TSIPRAS v VERMEY & THE EUROGROUPE: does the Syriza leader have two wild cards in his hand?

tsiprascards21915Did he capitulate, or buy time?

43.91% of Greeks chose not to vote in yesterday’s elections: so my polling sources who guesstimated 45% were pretty close – even though I thought the figure high.

On very much the ‘losing’ side, Yanis Varoufakis nevertheless talked complete sense when he observed that,
“It is a fact that this [troika] programme cannot work out – it’s a dead end”. So the obvious question remains: what is the point of the newly-reelected Syriza/ANEL Government other than to give a veneer of legality to the crypto-German eurogroupe bullies?

It should be fairly clear from my earlier post tonight that Maarten Vermey has about as much affinity with democratic elections as Stalin did with Trotsky.

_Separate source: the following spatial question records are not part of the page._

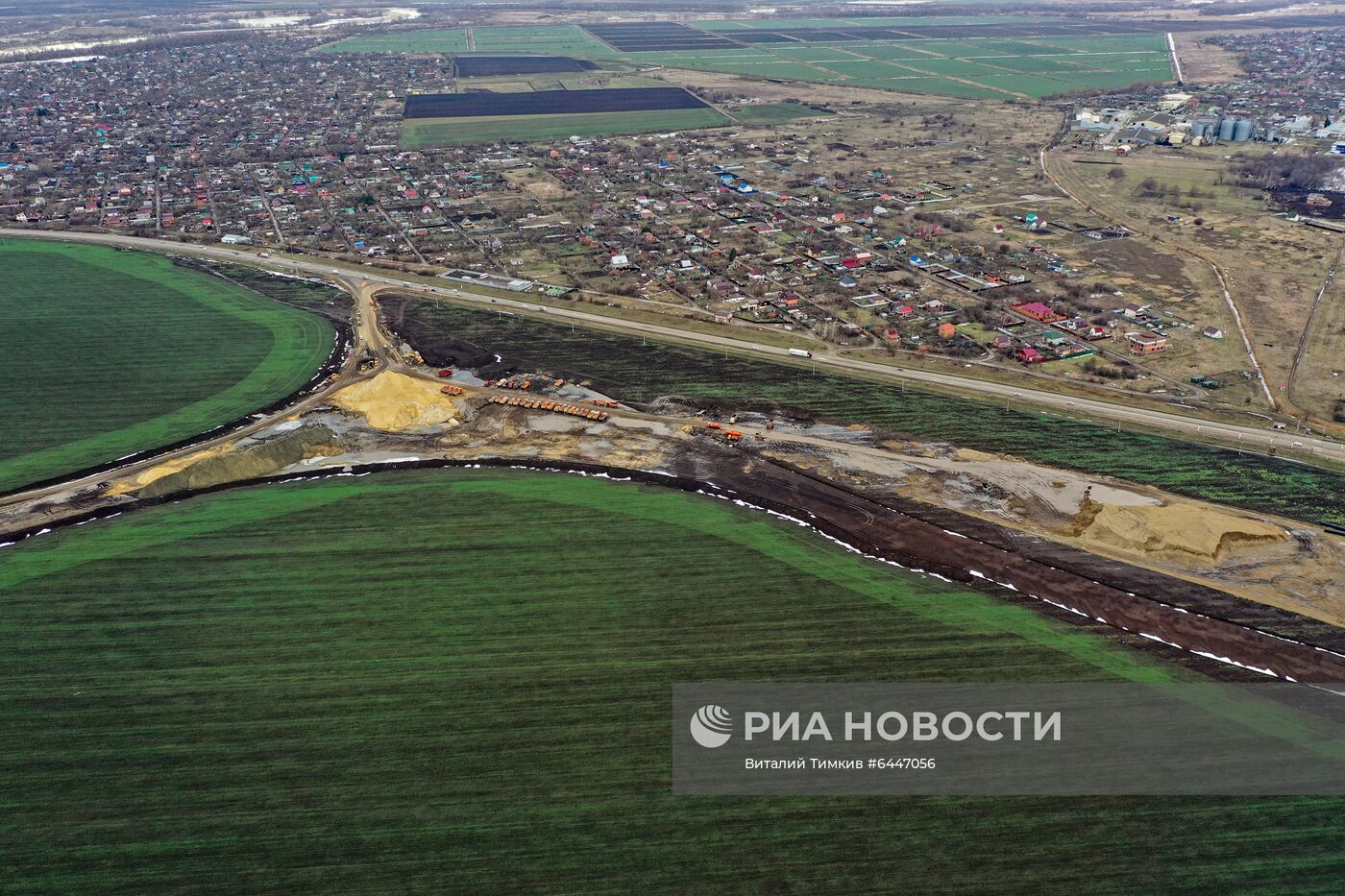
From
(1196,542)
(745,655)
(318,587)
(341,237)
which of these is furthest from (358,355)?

Just so we are all absolutely clear about this, the Dutchman has been given the power under the agreed MoU to overrule anything Alexis Tsipras might want to do, and to insist that all the myriad codicils of the Greek asset-stripping reform programme are carried through….otherwise, the Greek people face starvation.

However, the thought occurs to me that the one thing Vermey doesn’t have is force as his back-up.

Ever since the Syriza leader caved in to utterly illegal pressure from the Troika two months ago, I have debated at length with a broad spectrum of Greek friends and contacts why on earth he did it. Given a clear mandate to tell eurogrope where to stick their threats, he ignored it and capitulated. Why?

A clear majority of those with whom I correspond and speak believe there is ‘something we haven’t been told’. My instinct is to agree, but I have not the foggiest idea what the something might be. But over the last couple of days I’ve been going through the archives and mulling it over. I am left with two possibilities, and they are not alternatives.

  1. Tsipras bought time in order to get something very solid set up with Moscow. In a situation involving the general availability (and specific passage routes) of oil to NATO allies, faced with a fait accompli from Putin and Tsipras, I wonder how much power Maarten Vermey would really have. The dragging of Athens into an overtly Russian sphere of influence is one of the more unpleasant nightmares the US State Department has from time to time.
  2. Potty as it may sound, while Greece got itself into this mess by building defensive weaponry at the behest of NATO in general and Germany in particular, it is now on a per capita basis the best-armed eurozone member. Further, one thing that has kept Golden Dawn firmly in its place has been the position of the military since the crisis began: it has declared itself solidly behind Tsipras and Syriza. It is one thing for the army to take over from a democratically elected Greek government; it is entirely another for colonels to defend Greek sovereignty from the greed of self-appointed foreign interlopers.

This is nothing more than educated conjecture on my part. But I am left pondering the possibility of Tsipras dramatically raising the stakes without warning. Not only would such a move(s) render him a powerfully unifying figure in history; it would put both Brussels-am-Berlin and their American puppeteers in a parlous position.